取引所に預ければ簡単だが個人的には採用できない…ということで、なんとか今私が管理しているハードウォレットのパスワードかリカバリーフレーズを家族に伝える方法を模索してみます。

まずパスワードやリカバリーフレーズを直接全部教えるのはNG。やはり妻や親友、子供と信頼おける相手であっても人生は何が起こるか分かりませんので完全に信頼しきるのは良くないです。

ただパスワードを教えておいて、ハードウォレットは自分以外が取り出せない金庫などに隠しておくというのはありかもしれません。

自分が死んだらどこかの業者にでも頼んで金庫を開けてもらえば問題ありません。

ただしこの方法には色々問題があって、まずハードウォレットのパスワードを教えた相手に強引に金庫を開けられたりしたら終わりです。

また、ハードウォレットはこの世に誕生してまだ日が浅いので長期間置いてもちゃんと起動するのか?など疑念も残ります。

その他にも私が使っているLedger Nanoでは起動時のパスワードを3回入力を間違えるとデータがリセットされるので、操作に慣れていない初心者にやらせると入力を間違えてあっという間に3回ミスでリセット…という危険性もあります(予め別のハードウォレットを用意して練習させる手もありますが)

他にもLedger社の製品に脆弱性が発見された…とかもあり、なるべくはリカバリーフレーズのほうを伝えておきたいところです。

リカバリーフレーズさえ知っていればLedgerのハードウォレットにこだわらず、TREZORなど互換性のあるハードウォレットで復元ができるのが嬉しいポイントです。

 

リカバリーフレーズの伝え方

 

12or24の単語を全部伝えるとか、紙に書いたメモのありかを教えるのはリスクが高いので、分割して家のどこかに隠しておくとか工夫が必要です。

私が考えたのは、防火性、防水機能のついた普段から盗まれたり開けられにくい金庫に2〜3単語だけ空白にしたリカバリーフレーズのメモを入れておき、残りの単語は学生時代の卒業アルバムなどゴミとして捨てられにくい物に書いておく方法です。

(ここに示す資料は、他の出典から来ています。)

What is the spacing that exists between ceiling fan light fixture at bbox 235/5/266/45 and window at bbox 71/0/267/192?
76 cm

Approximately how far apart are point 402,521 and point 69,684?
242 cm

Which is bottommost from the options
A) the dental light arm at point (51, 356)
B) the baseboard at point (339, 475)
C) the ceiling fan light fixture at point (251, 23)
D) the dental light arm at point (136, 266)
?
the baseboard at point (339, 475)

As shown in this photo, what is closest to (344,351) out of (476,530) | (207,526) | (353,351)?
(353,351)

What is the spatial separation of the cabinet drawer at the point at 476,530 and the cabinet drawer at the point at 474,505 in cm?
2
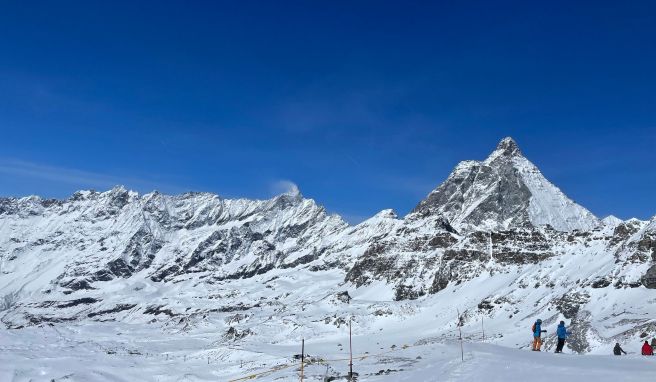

そして金庫の中にはリカバリフレーズのメモの他に残りの単語は卒業アルバムに書いてあると記しておきます。

金庫のパスワードや鍵は自分で管理しておき、死んだら業者に開けてもらうように指示をしておけば生きている間に家族にビットコインを奪われる危険性はかなり低いです。

ただ、この方法の問題点はビットコインに詳しい泥棒とガサ入れを喰らったときにビットコインを全部奪われてしまう危険性が高いということです。

泥棒に対しては戸締まりやセキュリティ対策のしっかりした家に住む、ガサ入れに関しては納税とかをしっかりしてガサ入れされるようなことをないようにする、などやっていくしかありません。

泥棒とガサ入れ対策をするなら空白にした2〜3単語のありかを明記せず、どこかにこっそり隠しておくか天空の城ラピュタのように単語を覚えさせて口にさせないようにするとかもありますが、今度は家族の相続の難易度が上がってしまいます。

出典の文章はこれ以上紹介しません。